Above all, Paramore never feels beholden to the group’s history or to expectations. The band members respond to this freedom with ferocity: Jeremy Davis’ Cure-like bass on the post-punk highlight “Part II” is electric, while guitarist Taylor York slashes through song after song with confidence. Firecracker vocalist Hayley Williams also lets loose, hollering like a country-pop star (she channels Kelly Clarkson and Dolly Parton on “Proof”), crooning like Morrissey (the sting-laced brood “Hate To See Your Heart Break”), and even pulling a Mariah Carey (the early-’90s R&B-pop romp “Ain’t It Fun,” which also features a gospel choir). The album’s lyrics have an emotional lightness even as they tackle heady topics: becoming a woman, shedding toxic friendships and past baggage, fighting for what you believe in, granting forgiveness, and striving for happiness.

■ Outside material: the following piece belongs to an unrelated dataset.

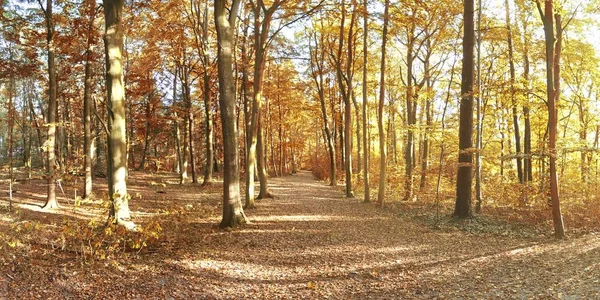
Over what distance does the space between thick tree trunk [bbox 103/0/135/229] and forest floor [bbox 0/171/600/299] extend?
1.12 m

If Paramore has a flaw, it’s that there’s so much going on and so many stylistic flourishes, the record never quite coalesces. And its slower moments can drag: Three brief interludes that feature Williams singing over ukulele are pleasant but inconsequential. But Paramore is the rare record on which a band clearly wants to assert itself as a serious artistic force and actually succeeds.